Reasoning from the premise that God is infinite good, that His wisdom is unerring and ever available, prepares thought to see what we can most effectively contribute to the solution. God reveals Himself in ways that we can understand and make practical. No problem is bigger than infinite Love, and no one's understanding of Love is too small to make a difference.
It is in God's eternal goodness that we find refuge and assurance. Turning to Him for guidance isn't escaping into a state of denial. It's tapping a source available to all of us. It's honoring the God whose power is always available. Drawing on that source, that power, supports our conviction that God's love is ever present, even in situations that seem desperate. If you look carefully, it's likely that you'll find evidence of mercy, preservation, and safety, even in very grim conditions. Acknowledging everyone's true nature as God's spiritual idea, wholly good and pure, offers a starting point for reasoning spiritually about whatever local, national, or world situations are taking place.
Given the news reports today, the need to rise above the rubble of despair and destruction actually impels our daily prayer for humanity. This prayer, this spiritual reasoning, generates healing concepts and ideas that strengthen our conviction in God's ever-present guidance and open thought to practical steps that will fulfill our desire to make a difference.
The founder of this newspaper, Mary Baker Eddy, wrote this in an article for the Boston Herald, March 1898, titled "Other ways than by war": "Let us have the molecule of faith that removes mountains, – faith armed with the understanding of Love, as in divine Science, where right reigneth" ("The First Church of Christ, Scientist, and Miscellany," p. 278).
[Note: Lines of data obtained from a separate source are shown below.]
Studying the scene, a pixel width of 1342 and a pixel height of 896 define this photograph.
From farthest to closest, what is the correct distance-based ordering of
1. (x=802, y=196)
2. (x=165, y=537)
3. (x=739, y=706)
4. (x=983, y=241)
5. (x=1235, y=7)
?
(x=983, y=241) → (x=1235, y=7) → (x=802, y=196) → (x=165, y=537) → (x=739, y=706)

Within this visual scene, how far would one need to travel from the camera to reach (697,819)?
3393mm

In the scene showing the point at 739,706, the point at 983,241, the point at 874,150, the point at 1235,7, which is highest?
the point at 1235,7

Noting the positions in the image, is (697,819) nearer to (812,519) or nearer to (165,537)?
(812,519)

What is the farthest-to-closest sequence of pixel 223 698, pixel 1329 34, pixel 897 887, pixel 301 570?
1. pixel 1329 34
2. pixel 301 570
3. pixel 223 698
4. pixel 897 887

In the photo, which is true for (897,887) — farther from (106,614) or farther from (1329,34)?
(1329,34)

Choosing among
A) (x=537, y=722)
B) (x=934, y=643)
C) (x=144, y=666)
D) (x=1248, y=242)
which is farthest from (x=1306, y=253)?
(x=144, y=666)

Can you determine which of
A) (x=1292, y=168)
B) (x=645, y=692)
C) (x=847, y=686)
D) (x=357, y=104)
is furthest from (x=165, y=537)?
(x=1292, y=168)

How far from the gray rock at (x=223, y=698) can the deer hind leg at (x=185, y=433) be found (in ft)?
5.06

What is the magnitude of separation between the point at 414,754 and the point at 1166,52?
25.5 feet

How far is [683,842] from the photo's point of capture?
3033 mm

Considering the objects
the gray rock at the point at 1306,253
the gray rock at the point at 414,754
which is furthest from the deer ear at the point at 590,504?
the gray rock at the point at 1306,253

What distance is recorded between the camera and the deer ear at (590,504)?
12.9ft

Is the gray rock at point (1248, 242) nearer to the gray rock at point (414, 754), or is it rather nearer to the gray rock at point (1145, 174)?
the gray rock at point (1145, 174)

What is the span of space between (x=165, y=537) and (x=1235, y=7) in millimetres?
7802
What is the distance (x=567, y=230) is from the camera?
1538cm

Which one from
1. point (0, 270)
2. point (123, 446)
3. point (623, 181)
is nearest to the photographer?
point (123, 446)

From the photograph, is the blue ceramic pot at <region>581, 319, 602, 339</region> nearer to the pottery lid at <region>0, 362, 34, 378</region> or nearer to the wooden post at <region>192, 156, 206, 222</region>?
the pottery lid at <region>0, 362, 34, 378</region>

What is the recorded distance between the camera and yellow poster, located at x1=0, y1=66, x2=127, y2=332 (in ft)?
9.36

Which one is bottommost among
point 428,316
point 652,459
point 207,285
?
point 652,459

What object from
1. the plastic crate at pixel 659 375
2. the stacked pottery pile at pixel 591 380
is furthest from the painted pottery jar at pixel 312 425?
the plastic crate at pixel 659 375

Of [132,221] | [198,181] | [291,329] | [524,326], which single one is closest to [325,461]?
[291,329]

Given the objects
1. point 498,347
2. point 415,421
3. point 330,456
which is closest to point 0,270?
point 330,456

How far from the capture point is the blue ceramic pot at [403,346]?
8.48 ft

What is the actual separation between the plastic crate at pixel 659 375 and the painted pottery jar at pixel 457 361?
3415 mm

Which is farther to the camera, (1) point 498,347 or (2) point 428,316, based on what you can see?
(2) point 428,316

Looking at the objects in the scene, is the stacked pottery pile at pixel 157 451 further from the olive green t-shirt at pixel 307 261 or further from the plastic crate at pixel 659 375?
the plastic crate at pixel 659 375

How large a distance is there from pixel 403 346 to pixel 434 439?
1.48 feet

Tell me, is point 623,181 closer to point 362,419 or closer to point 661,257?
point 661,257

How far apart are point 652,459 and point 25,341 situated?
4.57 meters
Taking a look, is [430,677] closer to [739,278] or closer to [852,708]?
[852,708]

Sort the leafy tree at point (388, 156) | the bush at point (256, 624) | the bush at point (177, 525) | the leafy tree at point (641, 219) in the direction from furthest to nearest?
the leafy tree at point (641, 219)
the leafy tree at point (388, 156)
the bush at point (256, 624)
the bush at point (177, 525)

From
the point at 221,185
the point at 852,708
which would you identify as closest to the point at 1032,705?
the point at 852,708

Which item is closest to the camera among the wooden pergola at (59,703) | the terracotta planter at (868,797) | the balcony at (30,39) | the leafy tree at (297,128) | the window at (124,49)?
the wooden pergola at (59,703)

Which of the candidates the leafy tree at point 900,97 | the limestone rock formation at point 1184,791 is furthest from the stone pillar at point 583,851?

We can be certain that "the effectual fervent prayer of a righteous man availeth much," as the Bible says in James 5:16. Praying persistently, buoyed by a firm conviction of the God-power that undergirds prayer, is far better than ruminating over disaster or indulging in thoughts of hate. When these contrary thoughts attempt to upset our resolve to remain focused on what God is revealing, we have the divine right to dislodge them.
Reasoning from a spiritual basis by acknowledging God as the only true power is a prayer of grace, forgiveness, and healing. It's our expressed desire to commit to witnessing God's light shining in the hearts of men and women everywhere. The ability of each of us to reflect that light in our own hearts will surely and certainly open the way for others to feel and know "the peace of God, which passeth all understanding" (Phil. 4:7).
So let's not be cowed into thinking that our prayers are ineffective. We can actively look for evidence of healing in matters about which we're praying, and we can rejoice in even the smallest signs of progress. God knows the thoughts we cherish and our efforts to love our neighbors near and far. In the words of Mary Baker Eddy: "Thoughts unspoken are not unknown to the divine Mind. Desire is prayer; and no loss can occur from trusting God with our desires, that they may be moulded and exalted before they take form in words and in deeds" ("Science and Health with Key to the Scriptures," p. 1).
God's law rules, bringing comfort and healing, and as we pray to see divine justice prevail, we'll feel His calming presence and know with a certainty that our prayers are not in vain. By putting our weight into this right scale, we will have made a contribution that will not go unfulfilled.